How does competitor analysis improve keyword discovery?
Crawling the keywords a direct competitor already ranks for surfaces adjacent-trade and whole-category terms that pure seed expansion never finds. On one engagement, competitor-domain crawls grew the lateral niche by 52× versus a seed-only first pass. It also produces the competitive-gap signal — keywords where a competitor sits in the top 10 and the client is absent — which is the highest-value trigger for optimisation work.
What is an MCP server and why use one for SEO?
An MCP (Model Context Protocol) server exposes a data source as typed tools an AI agent can call directly. For SEO it turns keyword APIs like SeRanking or Ubersuggest into callable primitives — related keywords, domain keywords, bulk metrics enrichment. Because the MCP server is a thin typed boundary, the same agent orchestration works across different underlying providers; only the tool names and field mappings change.
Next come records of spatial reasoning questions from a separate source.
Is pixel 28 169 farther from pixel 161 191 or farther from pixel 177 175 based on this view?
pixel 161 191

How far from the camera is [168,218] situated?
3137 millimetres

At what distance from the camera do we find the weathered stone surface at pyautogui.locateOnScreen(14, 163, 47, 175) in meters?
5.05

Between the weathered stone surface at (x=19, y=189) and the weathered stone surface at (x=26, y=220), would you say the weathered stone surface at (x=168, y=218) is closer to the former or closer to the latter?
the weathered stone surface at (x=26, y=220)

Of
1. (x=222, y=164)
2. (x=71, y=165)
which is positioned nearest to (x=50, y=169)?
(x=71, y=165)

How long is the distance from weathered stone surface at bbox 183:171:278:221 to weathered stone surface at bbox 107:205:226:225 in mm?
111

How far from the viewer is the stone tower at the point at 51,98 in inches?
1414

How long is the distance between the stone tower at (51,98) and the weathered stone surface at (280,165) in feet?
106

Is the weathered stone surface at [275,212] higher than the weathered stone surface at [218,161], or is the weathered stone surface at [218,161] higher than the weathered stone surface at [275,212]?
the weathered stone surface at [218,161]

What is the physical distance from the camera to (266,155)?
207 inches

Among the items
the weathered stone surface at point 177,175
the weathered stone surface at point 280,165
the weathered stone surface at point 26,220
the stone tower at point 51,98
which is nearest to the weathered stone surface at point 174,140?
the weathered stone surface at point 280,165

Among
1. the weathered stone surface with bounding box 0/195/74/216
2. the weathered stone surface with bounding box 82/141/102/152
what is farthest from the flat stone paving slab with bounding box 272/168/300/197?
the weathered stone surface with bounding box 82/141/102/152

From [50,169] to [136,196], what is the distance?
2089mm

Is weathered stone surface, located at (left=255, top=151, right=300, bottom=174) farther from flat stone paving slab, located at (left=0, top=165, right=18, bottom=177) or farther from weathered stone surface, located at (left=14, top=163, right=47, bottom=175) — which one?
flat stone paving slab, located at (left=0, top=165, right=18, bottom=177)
How do you keep SEO data isolated per client in a multi-tenant dashboard?
All clients live in one Supabase project, isolated by row-level security keyed to a tenant anchor, with a per-user access table that decides who can read which client. The data-writer agent uses service-role access; the dashboard reads strictly under RLS. The dashboards themselves are also gated at the edge — for example behind Cloudflare Access with an email allowlist — so client-scoped access is enforced both in the database and at the network boundary.
How do you avoid breaking a client site while doing SEO work?
I use a Site Integrity Contract: a declarative invariants file per project that asserts the things which must never silently disappear — locales, prerender routes, runtime flags, tracking bootstrap, CSP wildcards. It is enforced at four layers (build script, deploy script, pre-push hook, and CI), backed by pre-commit guards that block large silent deletions and unauthorised edits to tracking-sensitive files. A regression has to defeat every gate to ship.